Emilio shook his head. "No, not exactly, first I went to school, and then a few other places, and then I went back to Puerto Rico for a while, and -- well, it's a very long story, bambino."
"You went on a rocket ship to the moon. Mamma told me. That's why you need all your medicines."
"That's true," Emilio said. "But I went a little further than the moon."
The next batter hit a pop-up to shallow center field. The outfielder had been playing too deep, nearly up against the wall. He sprinted out to meet the ball, diving forward just in time to watch the ball land right in front of his face. Emilio laughed while the ball skittered past the player as he collapsed into a complete belly flop, but Tommaso frowned.

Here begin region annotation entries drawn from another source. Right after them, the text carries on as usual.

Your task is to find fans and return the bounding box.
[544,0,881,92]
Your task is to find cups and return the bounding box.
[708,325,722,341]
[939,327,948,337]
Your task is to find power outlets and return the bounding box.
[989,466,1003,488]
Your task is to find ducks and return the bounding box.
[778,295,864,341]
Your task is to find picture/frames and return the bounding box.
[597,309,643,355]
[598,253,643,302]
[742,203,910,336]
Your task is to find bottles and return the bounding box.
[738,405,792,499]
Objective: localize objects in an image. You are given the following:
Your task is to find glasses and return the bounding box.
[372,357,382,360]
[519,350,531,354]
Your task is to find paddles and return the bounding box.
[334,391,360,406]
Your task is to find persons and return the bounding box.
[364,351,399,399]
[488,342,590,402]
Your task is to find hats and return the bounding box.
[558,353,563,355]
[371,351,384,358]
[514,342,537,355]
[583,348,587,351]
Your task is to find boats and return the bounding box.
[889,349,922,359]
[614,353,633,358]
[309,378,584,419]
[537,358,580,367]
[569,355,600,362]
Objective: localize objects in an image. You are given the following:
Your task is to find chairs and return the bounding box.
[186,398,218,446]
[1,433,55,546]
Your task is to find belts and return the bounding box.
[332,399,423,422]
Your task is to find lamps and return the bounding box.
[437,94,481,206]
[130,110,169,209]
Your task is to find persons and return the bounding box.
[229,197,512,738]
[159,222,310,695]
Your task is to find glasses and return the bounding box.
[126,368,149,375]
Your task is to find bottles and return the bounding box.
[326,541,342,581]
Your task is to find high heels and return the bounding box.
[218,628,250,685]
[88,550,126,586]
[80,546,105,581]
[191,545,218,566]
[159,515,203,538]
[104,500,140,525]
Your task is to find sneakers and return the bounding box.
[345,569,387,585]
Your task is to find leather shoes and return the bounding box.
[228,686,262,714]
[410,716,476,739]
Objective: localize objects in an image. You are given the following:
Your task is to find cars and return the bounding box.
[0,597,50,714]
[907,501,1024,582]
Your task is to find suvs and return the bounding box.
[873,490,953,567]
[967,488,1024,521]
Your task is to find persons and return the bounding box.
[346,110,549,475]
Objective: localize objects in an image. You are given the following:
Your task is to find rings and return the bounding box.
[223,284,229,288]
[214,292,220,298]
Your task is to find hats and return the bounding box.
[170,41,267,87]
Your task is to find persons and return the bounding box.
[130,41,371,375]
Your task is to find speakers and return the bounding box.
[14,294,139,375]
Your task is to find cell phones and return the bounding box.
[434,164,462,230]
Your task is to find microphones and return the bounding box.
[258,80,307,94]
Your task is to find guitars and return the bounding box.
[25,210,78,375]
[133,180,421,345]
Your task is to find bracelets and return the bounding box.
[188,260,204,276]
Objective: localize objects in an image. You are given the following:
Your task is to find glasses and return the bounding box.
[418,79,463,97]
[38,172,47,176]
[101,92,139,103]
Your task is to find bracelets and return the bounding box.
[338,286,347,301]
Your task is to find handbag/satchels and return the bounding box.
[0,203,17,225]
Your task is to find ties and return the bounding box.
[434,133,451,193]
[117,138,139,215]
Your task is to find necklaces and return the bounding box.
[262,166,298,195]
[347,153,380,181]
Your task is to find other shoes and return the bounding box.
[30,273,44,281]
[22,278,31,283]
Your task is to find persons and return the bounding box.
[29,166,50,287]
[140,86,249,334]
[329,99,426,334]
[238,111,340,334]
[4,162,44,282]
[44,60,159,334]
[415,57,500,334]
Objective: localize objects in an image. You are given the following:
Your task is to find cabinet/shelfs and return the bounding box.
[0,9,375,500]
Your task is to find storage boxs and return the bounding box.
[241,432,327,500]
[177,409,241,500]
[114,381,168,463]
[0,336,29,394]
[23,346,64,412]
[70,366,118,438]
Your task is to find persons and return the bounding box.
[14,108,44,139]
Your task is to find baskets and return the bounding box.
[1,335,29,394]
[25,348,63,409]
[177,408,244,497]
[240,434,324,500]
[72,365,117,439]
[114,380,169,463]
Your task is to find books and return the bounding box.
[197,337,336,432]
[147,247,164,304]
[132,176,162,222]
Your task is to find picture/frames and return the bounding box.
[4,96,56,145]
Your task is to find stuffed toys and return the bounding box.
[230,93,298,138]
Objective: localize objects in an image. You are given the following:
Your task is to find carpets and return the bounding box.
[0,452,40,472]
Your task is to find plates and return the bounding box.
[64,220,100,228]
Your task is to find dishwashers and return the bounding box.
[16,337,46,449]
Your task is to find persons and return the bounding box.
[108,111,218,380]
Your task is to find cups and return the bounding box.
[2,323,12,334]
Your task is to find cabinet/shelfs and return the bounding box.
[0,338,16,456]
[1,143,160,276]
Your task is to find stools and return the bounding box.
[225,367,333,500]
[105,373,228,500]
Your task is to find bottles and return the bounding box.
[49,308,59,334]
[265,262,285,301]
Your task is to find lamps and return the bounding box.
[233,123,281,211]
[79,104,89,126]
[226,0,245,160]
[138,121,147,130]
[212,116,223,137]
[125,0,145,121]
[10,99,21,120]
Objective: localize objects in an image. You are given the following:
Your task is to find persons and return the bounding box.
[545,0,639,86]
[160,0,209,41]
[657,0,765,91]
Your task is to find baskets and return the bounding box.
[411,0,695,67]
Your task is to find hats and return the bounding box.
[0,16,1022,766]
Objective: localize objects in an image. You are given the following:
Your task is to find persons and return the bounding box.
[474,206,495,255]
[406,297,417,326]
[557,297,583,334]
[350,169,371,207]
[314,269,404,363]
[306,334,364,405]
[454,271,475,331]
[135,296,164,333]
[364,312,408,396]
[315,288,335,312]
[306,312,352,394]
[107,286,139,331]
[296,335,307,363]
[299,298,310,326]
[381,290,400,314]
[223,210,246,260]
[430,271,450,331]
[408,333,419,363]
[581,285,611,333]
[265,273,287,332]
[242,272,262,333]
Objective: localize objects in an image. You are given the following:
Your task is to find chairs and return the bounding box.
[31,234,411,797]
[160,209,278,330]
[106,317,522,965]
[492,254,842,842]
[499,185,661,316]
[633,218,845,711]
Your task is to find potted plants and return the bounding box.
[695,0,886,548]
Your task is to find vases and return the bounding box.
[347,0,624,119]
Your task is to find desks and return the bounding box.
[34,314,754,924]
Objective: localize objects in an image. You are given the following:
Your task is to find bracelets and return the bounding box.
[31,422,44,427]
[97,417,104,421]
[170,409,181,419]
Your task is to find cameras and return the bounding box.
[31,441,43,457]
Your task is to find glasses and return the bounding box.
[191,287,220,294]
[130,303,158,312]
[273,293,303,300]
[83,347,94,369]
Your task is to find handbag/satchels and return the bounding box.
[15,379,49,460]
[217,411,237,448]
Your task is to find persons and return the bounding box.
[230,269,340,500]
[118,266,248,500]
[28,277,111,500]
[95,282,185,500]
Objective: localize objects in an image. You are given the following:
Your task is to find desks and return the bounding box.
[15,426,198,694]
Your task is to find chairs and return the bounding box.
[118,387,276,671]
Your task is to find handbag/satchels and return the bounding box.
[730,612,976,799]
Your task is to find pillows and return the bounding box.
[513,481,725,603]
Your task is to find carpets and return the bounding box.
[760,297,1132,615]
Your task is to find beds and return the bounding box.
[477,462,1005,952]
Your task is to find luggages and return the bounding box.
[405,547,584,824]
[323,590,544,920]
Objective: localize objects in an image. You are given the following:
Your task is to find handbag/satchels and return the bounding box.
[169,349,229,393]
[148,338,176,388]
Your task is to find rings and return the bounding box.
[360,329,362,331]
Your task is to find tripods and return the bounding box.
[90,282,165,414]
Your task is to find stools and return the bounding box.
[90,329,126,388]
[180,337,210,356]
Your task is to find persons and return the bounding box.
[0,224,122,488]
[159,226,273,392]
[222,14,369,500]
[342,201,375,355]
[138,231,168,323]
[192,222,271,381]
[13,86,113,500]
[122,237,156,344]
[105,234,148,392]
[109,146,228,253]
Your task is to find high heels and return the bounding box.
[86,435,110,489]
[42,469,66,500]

"I don't like that!" Tomasso said, thumping his hands against the couch cushions with the kind of outrage at uncontrollable embarrassment that only children can feel. "Why did he do that if it the ball was going to fall anyway?"
"He didn't know the ball was going to fall," Emilio said, patting Tomasso's hand, his overly-long fingers covering Tomasso's small ones. "But it's okay. He knows that God knows we can all be made a little ridiculous sometimes."
They turned their attention back to the game. The next hitter got ahold of one and drove the ball straight out of the park. The holoscreen camera followed it in a long arc that looked like it might go on forever, through the sky and above the clouds, until it reached the stars.